Modular data centers: how to design them?

  • Authors:
  • Kashi Venkatesh Vishwanath;Albert Greenberg;Daniel A. Reed

  • Affiliations:
  • Microsoft Research, Redmond, WA, USA;Microsoft Research, Redmond, WA, USA;Microsoft Research, Redmond, WA, USA

  • Venue:
  • Proceedings of the 1st ACM workshop on Large-Scale system and application performance
  • Year:
  • 2009

Quantified Score

Hi-index 0.00

Visualization

Abstract

There has been a recent interest in modularized shipping containers as the building block for data centers. However, there are no published results on the different design tradeoffs it offers. In this paper we investigate a model where such a container is never serviced during its deployment lifetime, say 3 years, for hardware faults. Instead, the hardware is over-provisioned in the beginning and failures are handled gracefully by software. The reasons vary from ease of accounting and management to increased design flexibility owing to its sealed and service-free nature. We present a preliminary model for performance, reliability and cost for such service-less containerized solutions.
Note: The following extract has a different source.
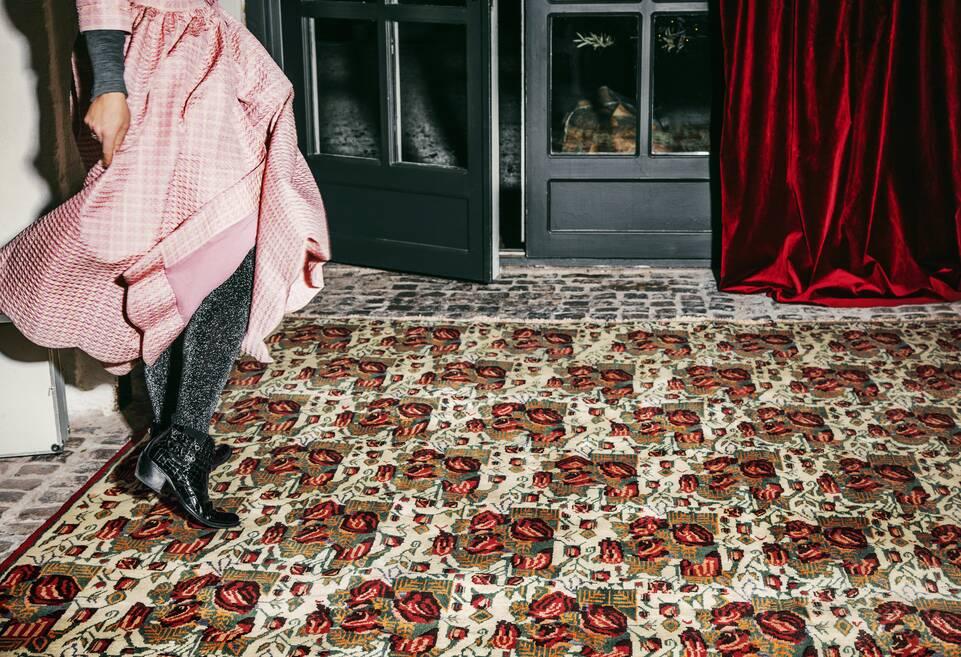 Brauner / gelber  Afshar / sirjan - Teppich in einem Flur
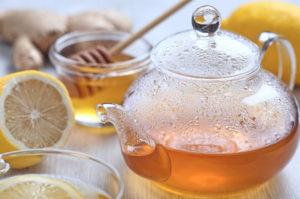 Для заваривания имбирного чая нужно выбирать посуду из стекла, а лучше из керамики или фарфора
There are a number of design choices/policies for over-provisioning the containers. For instance, as a function of dead servers and incoming workload we could decide which servers to selectively turn on/off while still maintaining a desired level of performance. While evaluating each such choice is challenging, we demonstrate that arriving at the best and worst-case design is tractable. We further demonstrate that projected lifetimes of these extreme cases are very close to each other, often no more than 10% different. One way to interpret this number is, from a reliability perspective the utility of keeping machines as cold spares within the container, in anticipation of server failures, is not too different than starting out with all machines active. So as we engineer the containers in sophisticated ways for cost and performance, we can arrive at the associated reliability estimates using a simpler more-tractable approximation. We demonstrate that these bounds are robust to general distributions for failure times of servers. We hope that this paper stirs up a number of research investigations geared towards understanding these next generation data center building blocks. This involves both improving the models and corroborating them with field data.